Mahmood Mamdani, _Good Muslim, Bad Muslim:  America, the Cold War,
and the Roots of Terror_

*****   The New York Times, April 10, 2004
When U.S. Aided Insurgents, Did It Breed Future Terrorists?
By HUGH EAKIN

In the varied explanations for the 9/11 attacks and the rise in
terrorism, two themes keep recurring. One is that Islamic culture
itself is to blame, leading to a clash of civilizations, or, as more
nuanced versions have it, a struggle between secular-minded and
fundamentalist Muslims that has resulted in extremist violence
against the West. The second is that terrorism is a feature of the
post-cold-war landscape, belonging to an era in which international
relations are no longer defined by the titanic confrontation between
two superpowers, the United States and the Soviet Union.

But in the eyes of Mahmood Mamdani, a Uganda-born political scientist
and cultural anthropologist at Columbia University, both those
assumptions are wrong. Not only does he argue that terrorism does not
necessarily have anything to do with Islamic culture; he also insists
that the spread of terror as a tactic is largely an outgrowth of
American cold war foreign policy. After Vietnam, he argues, the
American government shifted from a strategy of direct intervention in
the fight against global Communism to one of supporting new forms of
low-level insurgency by private armed groups.

"In practice," Mr. Mamdani has written, "it translated into a United
States decision to harness, or even to cultivate, terrorism in the
struggle against regimes it considered pro-Soviet." The real culprit
of 9/11, in other words, is not Islam but rather non-state violence
in general, during the final stages of the stand-off with the Soviet
Union. Using third and fourth parties, the C.I.A. supported terrorist
and proto-terrorist movements in Indochina, Latin America, Africa
and, of course, Afghanistan, he argues in his new book, "Good Muslim,
Bad Muslim: America, the Cold War and the Roots of Terror" (Pantheon).

"The real damage the C.I.A. did was not the providing of arms and
money," he writes, " but the privatization of information about how
to produce and spread violence - the formation of private militias -
capable of creating terror." The best-known C.I.A.-trained terrorist,
he notes dryly, is Osama bin Laden.

Other recent accounts have examined the ways in which American
support for the mujahedeen in the 1980's helped pave the way for
Islamic terrorism in the 90's. But Mr. Mamdani posits a new - and far
more controversial - thesis by connecting the violent strain of Islam
to a broader American strategy.

"Mahmood's argument is that terrorism is a defining characteristic of
the last phase of the cold war," said Robert Meister, a political
scientist at the University of California, Santa Cruz, who has
followed Mr. Mamdani's work for three decades. He added, "It was a
characteristic that took on, especially in Africa, a logic of its
own, a logic that eventually broke free of the geopolitics that
started it."

In a telephone interview from Kampala, Uganda, where he has a second
home, Mr. Mamdani explained, "What I have in mind is the policy of
proxy war." As his book recounts, the African continent became a
major front in the cold war after the rapid decolonization of the
1960's and 70's gave rise to a number of nationalist movements
influenced by Marxist-Leninist principles.

• Given entries:

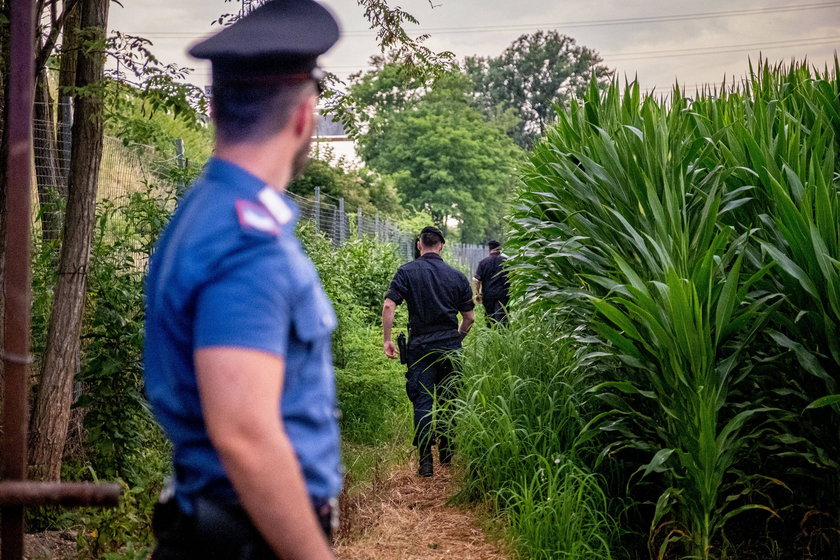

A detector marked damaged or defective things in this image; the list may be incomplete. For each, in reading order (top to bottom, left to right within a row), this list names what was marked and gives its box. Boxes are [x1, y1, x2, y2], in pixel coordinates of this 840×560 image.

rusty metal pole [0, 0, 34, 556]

...

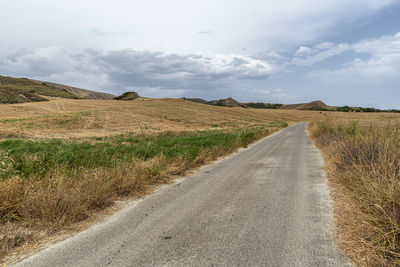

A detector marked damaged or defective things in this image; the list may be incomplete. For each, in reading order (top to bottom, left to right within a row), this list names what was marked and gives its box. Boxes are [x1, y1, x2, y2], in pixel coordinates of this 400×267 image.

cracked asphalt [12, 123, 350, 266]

...

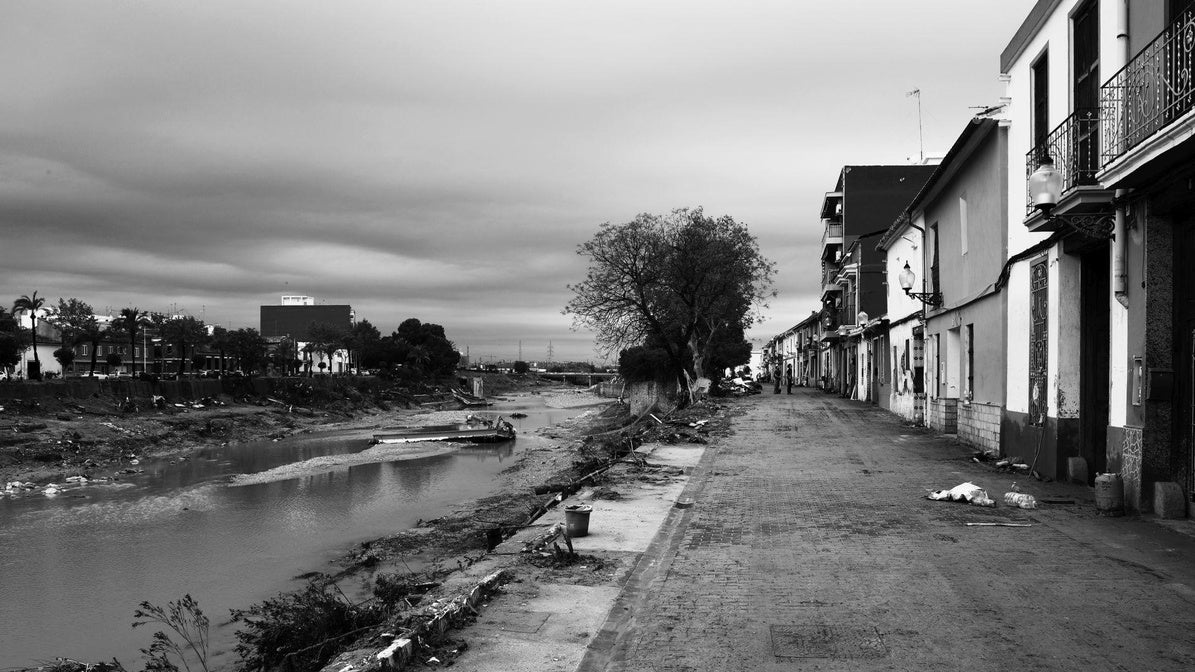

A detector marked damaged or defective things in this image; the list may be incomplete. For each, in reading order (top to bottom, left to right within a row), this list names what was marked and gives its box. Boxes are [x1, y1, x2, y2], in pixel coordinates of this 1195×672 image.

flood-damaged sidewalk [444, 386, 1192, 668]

• Instructions for the task:
Please reproduce the stretch of the Mamdani article from "In a telephone" through "by Marxist-Leninist principles.". The records come from a separate source.

• Result below:
In a telephone interview from Kampala, Uganda, where he has a second
home, Mr. Mamdani explained, "What I have in mind is the policy of
proxy war." As his book recounts, the African continent became a
major front in the cold war after the rapid decolonization of the
1960's and 70's gave rise to a number of nationalist movements
influenced by Marxist-Leninist principles.